The old road at the centre of the village is a remnant of the time when Voltaire resided at the chateau in Ferney-Voltaire.

The pedestal of the Voltaire statue, erected in 1890, dedicates that memorial to the town's "benefactor", noting that he built over a hundred houses for the inhabitants, as well as a school and church, gave the town interest-free loans, and fed its inhabitants in time of need.

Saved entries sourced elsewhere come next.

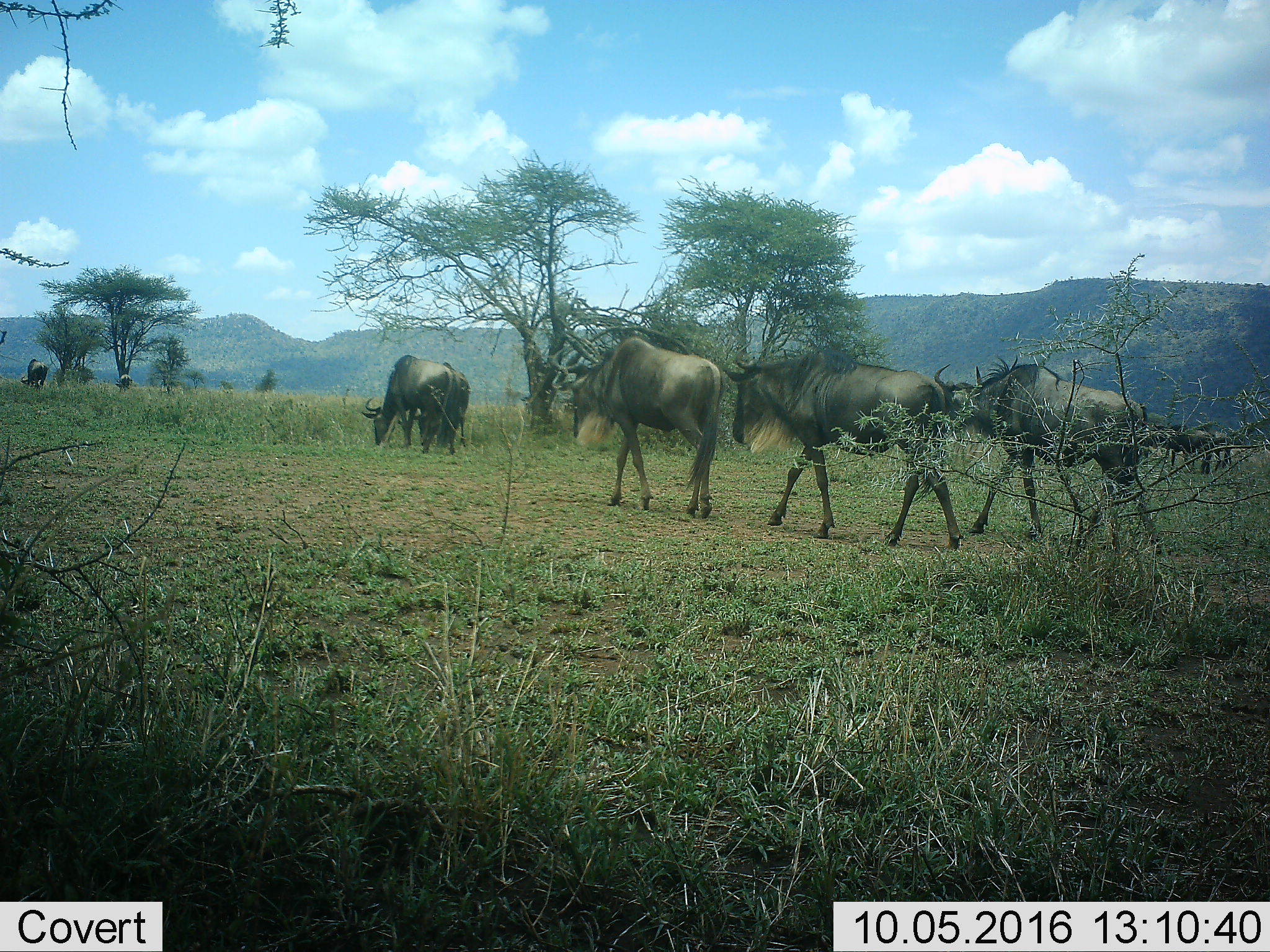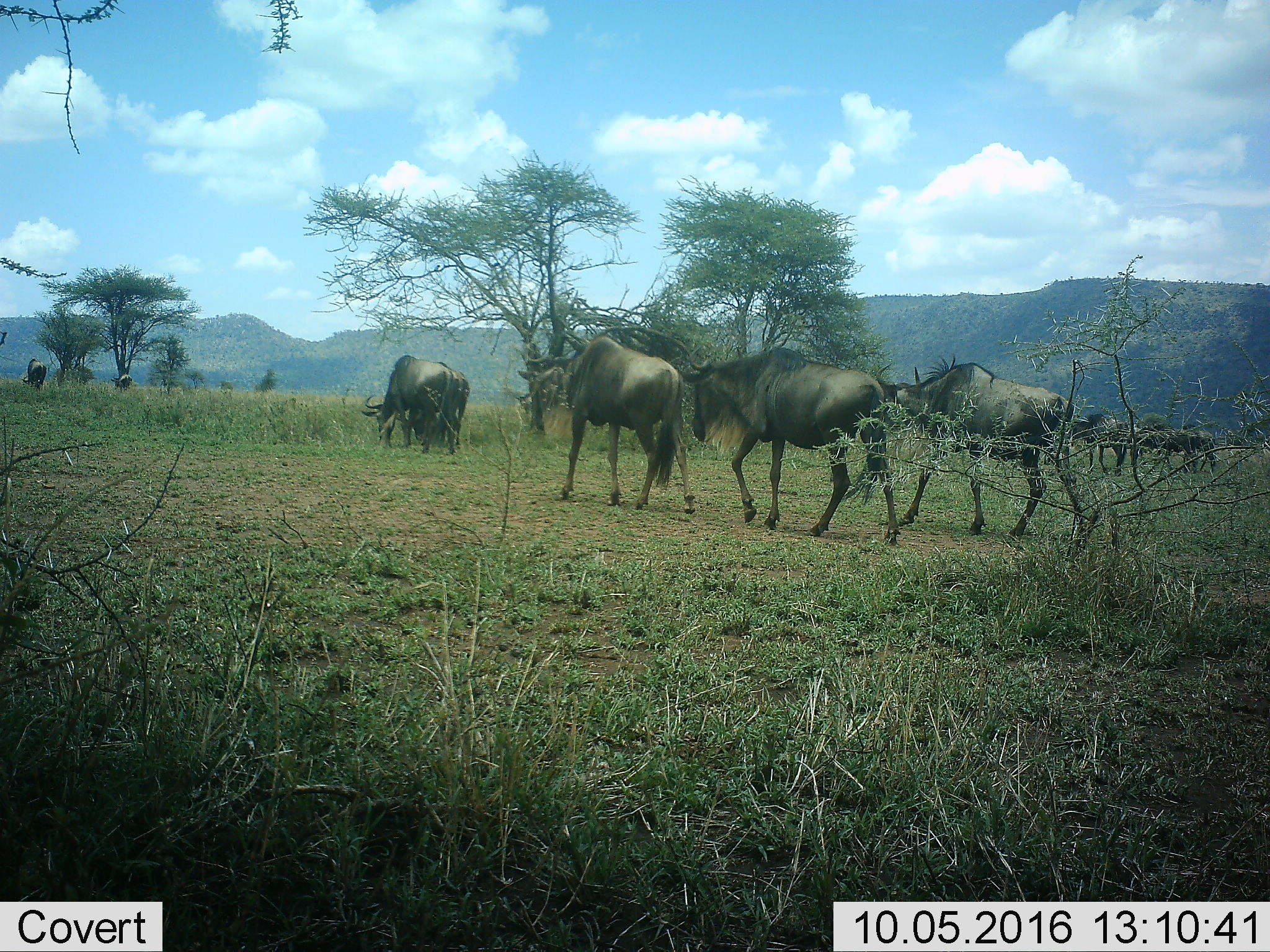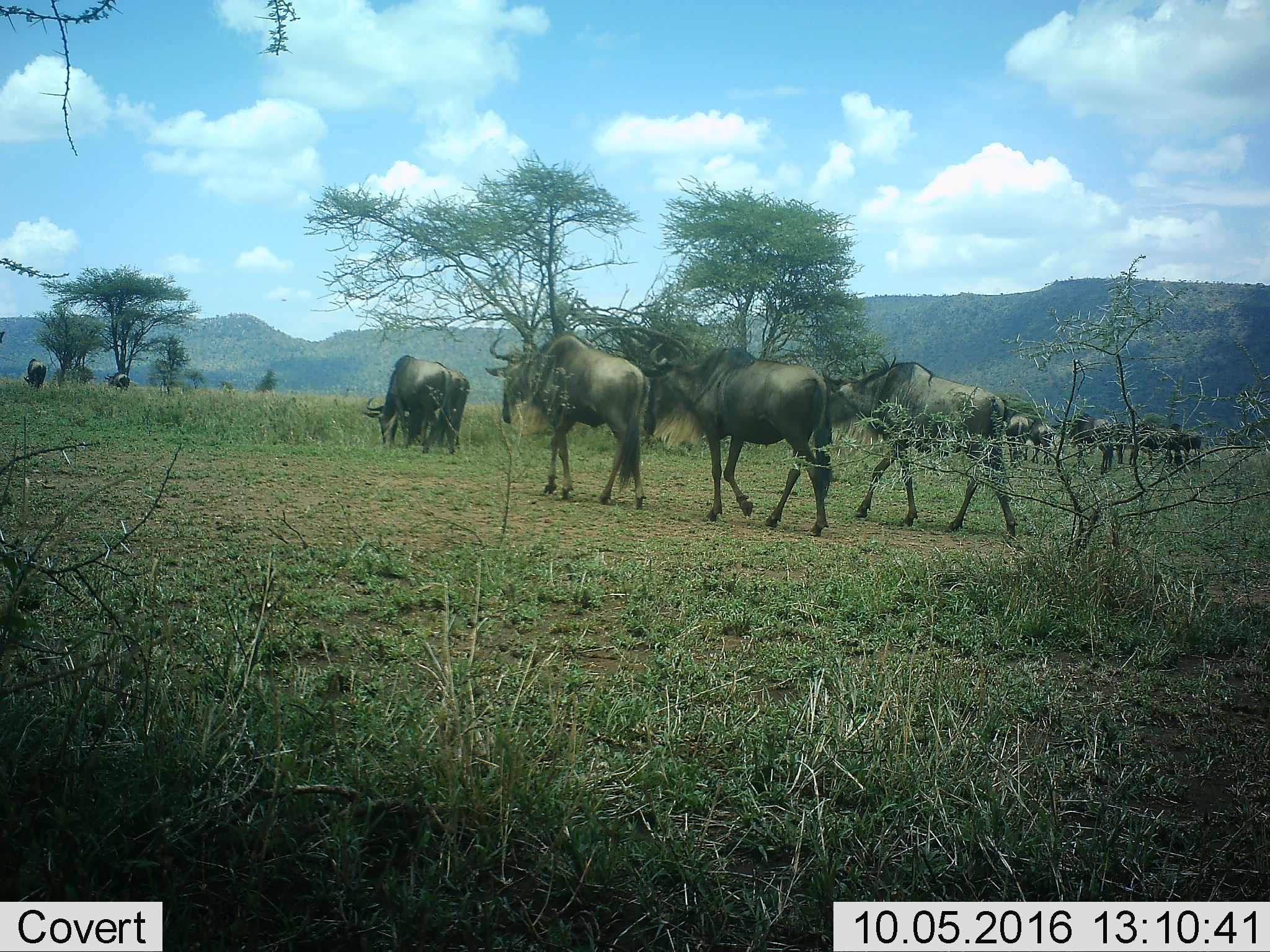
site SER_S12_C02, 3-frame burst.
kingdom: Animalia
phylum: Chordata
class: Mammalia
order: Artiodactyla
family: Bovidae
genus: Connochaetes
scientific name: Connochaetes taurinus taurinus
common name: blue wildebeest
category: wildebeestblue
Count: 11-50.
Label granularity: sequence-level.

On 31 May 2018, Président Emmanuel Macron officially visited the Château for the re-opening after renovation.

==Personalities==
- Harrikrisna Anenden (born 1947), film director
- Hina Aoyama (born 1970), paper-cutting artist and illustrator
- Saphia Azzeddine (born 1979), writer, actress and screenwriter
- Marie Louise Denis (1712–1790), a niece of Voltaire
- Ananda Devi (born 1957), writer
- Andy Johnson-Laird (born 1945), computer scientist
- Jean-Antoine Lépine (1720–1814), watchmaker
- Gaspard Mermillod (1824–1892), bishop, later cardinal
- Michel Meylan (1939–2020), politician
- Gilles Mirallès (1966–2022), chess player
- Antoine Porcel (1937–2014), boxer
- David Pujadas (b.1964), journalist and television host
- Brian Savegar (1932–2007), production designer
- Georges Vianès, mayor of Ferney-Voltaire from 1995 to 2001
- Jean-Louis Wagnière (1739–1802), Voltaire's secretary for over twenty years, later mayor of Ferney-Voltaire
- Nedd Willard (1926–2018), writer, artist and journalist

==Transportation==
TPG Geneva Public Transport operates to and from Geneva to Ferney-Voltaire. Line Number 60 from Geneva, Cornavin to Gex, L'Aiglette and Line 66 from Geneve, Aeroport to Thoiry, Center Commercial. Les cars de region Line X33 also operates to Ferney from Bellegarde-sur-Valserine. Fare Zones are integrated with Unireso fare zones from Geneva.